What to Do After a Shamanic Travel Experience
So… You Just Had a Shamanic Journey. Now What?
Coming back from a shamanic travel experience is kind of like waking up from the most vivid, soul-shaking dream of your life… and then immediately having to do your laundry.
You just cracked open your soul, in a Shamanic retreat, hugged your inner child, cried into the jungle floor, maybe purged in a bucket (no shame), and now you’re back in your tiny apartment surrounded by emails and unpaid bills. Ugh. The magic feels like it’s already slipping away.

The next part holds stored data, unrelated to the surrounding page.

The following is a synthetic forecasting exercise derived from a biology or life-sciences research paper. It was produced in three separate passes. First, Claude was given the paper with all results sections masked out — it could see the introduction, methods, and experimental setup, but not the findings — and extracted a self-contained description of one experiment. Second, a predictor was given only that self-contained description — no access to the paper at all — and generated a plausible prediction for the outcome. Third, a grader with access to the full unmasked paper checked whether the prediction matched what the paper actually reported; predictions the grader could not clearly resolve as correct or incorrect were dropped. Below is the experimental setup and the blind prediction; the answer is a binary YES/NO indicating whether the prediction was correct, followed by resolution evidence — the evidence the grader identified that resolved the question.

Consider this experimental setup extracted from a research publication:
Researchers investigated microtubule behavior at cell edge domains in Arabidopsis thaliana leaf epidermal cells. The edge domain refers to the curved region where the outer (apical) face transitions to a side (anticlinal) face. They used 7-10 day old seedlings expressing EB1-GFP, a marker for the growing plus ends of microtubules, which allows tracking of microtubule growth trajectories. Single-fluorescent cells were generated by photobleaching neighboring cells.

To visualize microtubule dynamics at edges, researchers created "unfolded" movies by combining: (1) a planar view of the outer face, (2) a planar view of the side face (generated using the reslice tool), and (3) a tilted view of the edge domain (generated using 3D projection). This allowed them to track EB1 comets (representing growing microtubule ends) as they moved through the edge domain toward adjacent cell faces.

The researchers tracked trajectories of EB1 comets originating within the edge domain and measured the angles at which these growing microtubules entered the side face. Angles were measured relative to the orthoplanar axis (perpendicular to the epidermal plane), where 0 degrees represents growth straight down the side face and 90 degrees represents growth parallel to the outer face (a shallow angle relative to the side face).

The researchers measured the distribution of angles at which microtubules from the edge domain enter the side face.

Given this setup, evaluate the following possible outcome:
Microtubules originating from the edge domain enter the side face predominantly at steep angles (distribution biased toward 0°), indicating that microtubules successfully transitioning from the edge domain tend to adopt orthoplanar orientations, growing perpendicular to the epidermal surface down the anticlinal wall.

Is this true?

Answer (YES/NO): YES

So what the heck are you supposed to do now? That’s where integration comes in.
Integration is how you make all that cosmic insight stick. Without it? Your big awakening becomes just another story you tell over drinks. (And let’s be honest, “That one time I became a jaguar” only gets you so far.)
Let’s break it down together, step by step, like friends unpacking their spiritual suitcases.
Why Integration Is the Real Journey
Integration is where the transformation happens. The ceremony cracked you open, sure. But what you do afterward determines whether you evolve or just regress into your old patterns.
Ever wonder why people go to amazing retreats and come back… the same?
Spoiler alert: It’s not the retreat’s fault. They didn’t integrate.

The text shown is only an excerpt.